§ **Exercise prompt**
Write each line out exactly, leaving none out.

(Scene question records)
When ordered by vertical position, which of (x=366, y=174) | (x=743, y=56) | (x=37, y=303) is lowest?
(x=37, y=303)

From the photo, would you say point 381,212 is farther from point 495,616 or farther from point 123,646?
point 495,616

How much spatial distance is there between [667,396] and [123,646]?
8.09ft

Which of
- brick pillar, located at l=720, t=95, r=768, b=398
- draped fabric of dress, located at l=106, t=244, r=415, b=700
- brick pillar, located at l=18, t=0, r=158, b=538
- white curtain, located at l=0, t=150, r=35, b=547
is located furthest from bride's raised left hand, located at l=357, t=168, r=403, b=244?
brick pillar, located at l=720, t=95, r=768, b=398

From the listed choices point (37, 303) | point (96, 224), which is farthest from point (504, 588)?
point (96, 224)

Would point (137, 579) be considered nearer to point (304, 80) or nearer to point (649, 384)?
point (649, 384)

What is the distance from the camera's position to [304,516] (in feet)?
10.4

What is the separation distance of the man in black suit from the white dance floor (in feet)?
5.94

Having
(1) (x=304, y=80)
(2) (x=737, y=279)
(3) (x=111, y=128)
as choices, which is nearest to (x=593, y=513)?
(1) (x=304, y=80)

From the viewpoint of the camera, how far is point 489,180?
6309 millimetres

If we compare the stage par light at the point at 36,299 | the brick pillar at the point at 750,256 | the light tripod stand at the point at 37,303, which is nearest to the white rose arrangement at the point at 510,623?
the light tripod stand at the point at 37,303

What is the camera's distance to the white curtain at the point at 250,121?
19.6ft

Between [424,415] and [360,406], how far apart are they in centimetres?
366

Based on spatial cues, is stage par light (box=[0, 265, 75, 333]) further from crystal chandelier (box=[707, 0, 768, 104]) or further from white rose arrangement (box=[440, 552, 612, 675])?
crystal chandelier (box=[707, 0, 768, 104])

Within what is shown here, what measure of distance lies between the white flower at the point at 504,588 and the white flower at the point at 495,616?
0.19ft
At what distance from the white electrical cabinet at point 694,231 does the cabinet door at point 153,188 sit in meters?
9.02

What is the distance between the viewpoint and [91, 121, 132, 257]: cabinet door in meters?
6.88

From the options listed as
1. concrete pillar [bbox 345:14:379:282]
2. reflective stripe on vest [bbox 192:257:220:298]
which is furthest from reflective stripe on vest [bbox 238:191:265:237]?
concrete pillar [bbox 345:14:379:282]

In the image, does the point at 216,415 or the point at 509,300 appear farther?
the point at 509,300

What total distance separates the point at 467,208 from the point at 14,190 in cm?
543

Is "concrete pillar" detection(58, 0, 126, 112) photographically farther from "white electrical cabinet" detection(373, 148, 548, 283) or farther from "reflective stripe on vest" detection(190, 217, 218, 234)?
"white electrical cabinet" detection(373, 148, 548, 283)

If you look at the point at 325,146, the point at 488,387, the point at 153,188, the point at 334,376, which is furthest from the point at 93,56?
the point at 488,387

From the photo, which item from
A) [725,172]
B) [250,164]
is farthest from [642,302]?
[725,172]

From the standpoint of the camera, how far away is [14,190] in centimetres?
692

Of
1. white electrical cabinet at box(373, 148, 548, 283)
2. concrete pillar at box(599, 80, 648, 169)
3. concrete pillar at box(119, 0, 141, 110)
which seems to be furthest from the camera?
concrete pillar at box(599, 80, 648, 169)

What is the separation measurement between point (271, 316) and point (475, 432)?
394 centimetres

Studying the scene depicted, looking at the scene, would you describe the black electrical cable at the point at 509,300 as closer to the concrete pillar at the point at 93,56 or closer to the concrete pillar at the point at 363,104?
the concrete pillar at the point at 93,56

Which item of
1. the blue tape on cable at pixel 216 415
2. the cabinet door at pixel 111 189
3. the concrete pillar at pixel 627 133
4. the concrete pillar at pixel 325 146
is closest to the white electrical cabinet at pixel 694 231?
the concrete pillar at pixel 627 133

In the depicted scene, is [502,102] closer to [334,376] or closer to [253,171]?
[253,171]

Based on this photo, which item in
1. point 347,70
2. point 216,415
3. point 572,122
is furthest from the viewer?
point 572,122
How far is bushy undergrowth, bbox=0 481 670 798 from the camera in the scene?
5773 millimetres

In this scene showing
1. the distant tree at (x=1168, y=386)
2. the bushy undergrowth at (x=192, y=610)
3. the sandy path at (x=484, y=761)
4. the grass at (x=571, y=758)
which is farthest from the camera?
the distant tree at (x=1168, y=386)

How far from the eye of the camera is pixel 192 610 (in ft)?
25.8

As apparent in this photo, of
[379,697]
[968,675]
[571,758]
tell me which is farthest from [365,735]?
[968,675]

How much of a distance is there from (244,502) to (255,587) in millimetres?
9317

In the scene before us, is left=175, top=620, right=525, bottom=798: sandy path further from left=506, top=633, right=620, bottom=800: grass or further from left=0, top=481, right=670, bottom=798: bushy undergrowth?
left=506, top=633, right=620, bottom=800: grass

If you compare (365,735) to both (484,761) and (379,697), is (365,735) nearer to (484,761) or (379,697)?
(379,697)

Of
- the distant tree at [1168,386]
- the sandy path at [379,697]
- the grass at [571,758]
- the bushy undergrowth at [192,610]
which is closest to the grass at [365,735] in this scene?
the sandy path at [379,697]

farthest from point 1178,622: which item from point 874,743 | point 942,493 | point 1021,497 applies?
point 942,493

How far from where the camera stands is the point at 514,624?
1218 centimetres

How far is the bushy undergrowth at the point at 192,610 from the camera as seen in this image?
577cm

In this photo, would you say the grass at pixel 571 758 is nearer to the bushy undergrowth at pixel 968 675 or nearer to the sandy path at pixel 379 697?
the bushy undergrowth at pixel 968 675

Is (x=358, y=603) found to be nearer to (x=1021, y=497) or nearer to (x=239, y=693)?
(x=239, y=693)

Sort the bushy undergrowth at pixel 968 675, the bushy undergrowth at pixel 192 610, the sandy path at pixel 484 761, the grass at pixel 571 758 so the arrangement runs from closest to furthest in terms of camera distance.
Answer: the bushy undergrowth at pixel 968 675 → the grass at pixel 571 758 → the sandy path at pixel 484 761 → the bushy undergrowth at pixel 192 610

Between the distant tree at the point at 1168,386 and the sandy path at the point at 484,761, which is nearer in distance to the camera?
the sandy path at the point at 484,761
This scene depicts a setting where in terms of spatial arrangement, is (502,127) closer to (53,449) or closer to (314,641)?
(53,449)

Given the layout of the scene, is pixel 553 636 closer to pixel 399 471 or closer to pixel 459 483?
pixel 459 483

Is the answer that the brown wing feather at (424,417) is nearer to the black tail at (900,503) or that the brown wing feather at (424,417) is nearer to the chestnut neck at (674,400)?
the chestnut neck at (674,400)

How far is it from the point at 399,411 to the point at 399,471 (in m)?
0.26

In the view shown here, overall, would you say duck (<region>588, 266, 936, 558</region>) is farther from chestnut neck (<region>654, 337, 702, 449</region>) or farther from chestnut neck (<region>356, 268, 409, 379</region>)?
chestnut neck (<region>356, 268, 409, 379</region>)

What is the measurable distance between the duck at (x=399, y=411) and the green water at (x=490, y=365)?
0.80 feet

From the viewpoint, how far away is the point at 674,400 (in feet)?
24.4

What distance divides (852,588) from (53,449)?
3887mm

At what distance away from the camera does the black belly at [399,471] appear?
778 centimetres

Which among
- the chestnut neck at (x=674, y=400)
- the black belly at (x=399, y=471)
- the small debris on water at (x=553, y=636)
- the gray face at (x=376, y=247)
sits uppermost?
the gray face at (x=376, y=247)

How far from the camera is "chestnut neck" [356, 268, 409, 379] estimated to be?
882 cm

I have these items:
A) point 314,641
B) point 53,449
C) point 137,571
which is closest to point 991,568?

§ **Correct output**
When ordered by vertical position, which of (x=366, y=174) | (x=743, y=56) | (x=37, y=303) is lowest?
(x=37, y=303)

From the photo, would you say point 381,212 is farther from point 495,616 or farther from point 123,646?
point 495,616

How much spatial distance is there between [667,396] and [123,646]?
8.09ft

Which of
- brick pillar, located at l=720, t=95, r=768, b=398
- draped fabric of dress, located at l=106, t=244, r=415, b=700
- brick pillar, located at l=18, t=0, r=158, b=538
- white curtain, located at l=0, t=150, r=35, b=547
is located furthest from bride's raised left hand, located at l=357, t=168, r=403, b=244?
brick pillar, located at l=720, t=95, r=768, b=398

From the listed choices point (37, 303) | point (96, 224), which is farthest from point (504, 588)?
point (96, 224)

Would point (137, 579) be considered nearer to point (304, 80) or nearer to point (649, 384)?
point (649, 384)

What is the distance from the camera's position to [304,516] (in feet)?
10.4

What is the separation distance of the man in black suit from the white dance floor (in feet)?
5.94

Having
(1) (x=304, y=80)
(2) (x=737, y=279)
(3) (x=111, y=128)
as choices, which is nearest to (x=593, y=513)?
(1) (x=304, y=80)

From the viewpoint of the camera, how far is point 489,180?
6309 millimetres

If we compare the stage par light at the point at 36,299 | the brick pillar at the point at 750,256 | the light tripod stand at the point at 37,303, which is nearest to the white rose arrangement at the point at 510,623?
the light tripod stand at the point at 37,303

What is the camera's distance to the white curtain at the point at 250,121?
19.6ft

Between [424,415] and [360,406], how far apart are they in centimetres?
366

Based on spatial cues, is stage par light (box=[0, 265, 75, 333]) further from crystal chandelier (box=[707, 0, 768, 104]) or further from white rose arrangement (box=[440, 552, 612, 675])?
crystal chandelier (box=[707, 0, 768, 104])

Within what is shown here, what measure of distance lies between the white flower at the point at 504,588 and the white flower at the point at 495,616?
0.19ft
At what distance from the white electrical cabinet at point 694,231 does the cabinet door at point 153,188 sit in meters?
9.02

What is the distance between the viewpoint and [91, 121, 132, 257]: cabinet door in meters?
6.88

From the options listed as
1. concrete pillar [bbox 345:14:379:282]
2. reflective stripe on vest [bbox 192:257:220:298]
which is furthest from reflective stripe on vest [bbox 238:191:265:237]?
concrete pillar [bbox 345:14:379:282]

In the image, does the point at 216,415 or the point at 509,300 appear farther?
the point at 509,300

What total distance separates the point at 467,208 from the point at 14,190 in cm?
543

Is "concrete pillar" detection(58, 0, 126, 112) photographically farther from "white electrical cabinet" detection(373, 148, 548, 283) or farther from "reflective stripe on vest" detection(190, 217, 218, 234)?
"white electrical cabinet" detection(373, 148, 548, 283)

If you look at the point at 325,146, the point at 488,387, the point at 153,188, the point at 334,376, which is furthest from the point at 93,56?
the point at 488,387

From the photo, which item from
A) [725,172]
B) [250,164]
is farthest from [642,302]?
[725,172]

From the standpoint of the camera, how far away is [14,190] in centimetres?
692

Of
1. white electrical cabinet at box(373, 148, 548, 283)
2. concrete pillar at box(599, 80, 648, 169)
3. concrete pillar at box(119, 0, 141, 110)
which seems to be furthest from the camera?
concrete pillar at box(599, 80, 648, 169)

What is the separation measurement between point (271, 316) and point (475, 432)?
394 centimetres

Studying the scene depicted, looking at the scene, would you describe the black electrical cable at the point at 509,300 as closer to the concrete pillar at the point at 93,56 or closer to the concrete pillar at the point at 363,104?
the concrete pillar at the point at 93,56

Which item of
1. the blue tape on cable at pixel 216 415
2. the cabinet door at pixel 111 189
3. the concrete pillar at pixel 627 133
4. the concrete pillar at pixel 325 146
is closest to the white electrical cabinet at pixel 694 231?
the concrete pillar at pixel 627 133

In the depicted scene, is [502,102] closer to [334,376] or closer to [253,171]?
[253,171]

Based on this photo, which item in
1. point 347,70
2. point 216,415
3. point 572,122
is furthest from the viewer?
point 572,122
How far is bushy undergrowth, bbox=0 481 670 798 from the camera in the scene?
5773 millimetres

In this scene showing
1. the distant tree at (x=1168, y=386)
2. the bushy undergrowth at (x=192, y=610)
3. the sandy path at (x=484, y=761)
4. the grass at (x=571, y=758)
which is farthest from the camera?
the distant tree at (x=1168, y=386)

How far from the eye of the camera is pixel 192 610 (in ft)?
25.8

As apparent in this photo, of
[379,697]
[968,675]
[571,758]
tell me which is farthest from [365,735]?
[968,675]

How much of a distance is there from (244,502) to (255,587) in millimetres?
9317

In the scene before us, is left=175, top=620, right=525, bottom=798: sandy path further from left=506, top=633, right=620, bottom=800: grass or further from left=0, top=481, right=670, bottom=798: bushy undergrowth?
left=506, top=633, right=620, bottom=800: grass

If you compare (365,735) to both (484,761) and (379,697), is (365,735) nearer to (484,761) or (379,697)?
(379,697)

Of
- the distant tree at [1168,386]
- the sandy path at [379,697]
- the grass at [571,758]
- the bushy undergrowth at [192,610]
which is closest to the grass at [365,735] in this scene?
the sandy path at [379,697]

farthest from point 1178,622: which item from point 874,743 | point 942,493 | point 1021,497 applies?
point 942,493

How far from where the camera stands is the point at 514,624?
1218 centimetres

How far is the bushy undergrowth at the point at 192,610 from the camera as seen in this image?
577cm

In this photo, would you say the grass at pixel 571 758 is nearer to the bushy undergrowth at pixel 968 675 or nearer to the sandy path at pixel 379 697?
the bushy undergrowth at pixel 968 675

Is (x=358, y=603) found to be nearer to (x=1021, y=497) or nearer to (x=239, y=693)?
(x=239, y=693)

Sort the bushy undergrowth at pixel 968 675, the bushy undergrowth at pixel 192 610, the sandy path at pixel 484 761, the grass at pixel 571 758 so the arrangement runs from closest to furthest in terms of camera distance.
Answer: the bushy undergrowth at pixel 968 675 → the grass at pixel 571 758 → the sandy path at pixel 484 761 → the bushy undergrowth at pixel 192 610

Between the distant tree at the point at 1168,386 and the sandy path at the point at 484,761, which is nearer in distance to the camera?
the sandy path at the point at 484,761
This scene depicts a setting where in terms of spatial arrangement, is (502,127) closer to (53,449) or closer to (314,641)?
(53,449)

Given the layout of the scene, is pixel 553 636 closer to pixel 399 471 or closer to pixel 459 483?
pixel 459 483

Is the answer that the brown wing feather at (424,417) is nearer to the black tail at (900,503) or that the brown wing feather at (424,417) is nearer to the chestnut neck at (674,400)?
the chestnut neck at (674,400)

How far is it from the point at 399,411 to the point at 399,471 (in m)?
0.26

In the view shown here, overall, would you say duck (<region>588, 266, 936, 558</region>) is farther from chestnut neck (<region>654, 337, 702, 449</region>) or farther from chestnut neck (<region>356, 268, 409, 379</region>)?
chestnut neck (<region>356, 268, 409, 379</region>)

What is the measurable distance between the duck at (x=399, y=411) and the green water at (x=490, y=365)?
0.80 feet

From the viewpoint, how far away is the point at 674,400 (in feet)?
24.4

What distance divides (852,588) from (53,449)?
3887mm

At what distance away from the camera does the black belly at [399,471] appear?
778 centimetres

Which among
- the chestnut neck at (x=674, y=400)
- the black belly at (x=399, y=471)
- the small debris on water at (x=553, y=636)
- the gray face at (x=376, y=247)
sits uppermost?
the gray face at (x=376, y=247)

How far from the camera is "chestnut neck" [356, 268, 409, 379] estimated to be?
882 cm

I have these items:
A) point 314,641
B) point 53,449
C) point 137,571
which is closest to point 991,568?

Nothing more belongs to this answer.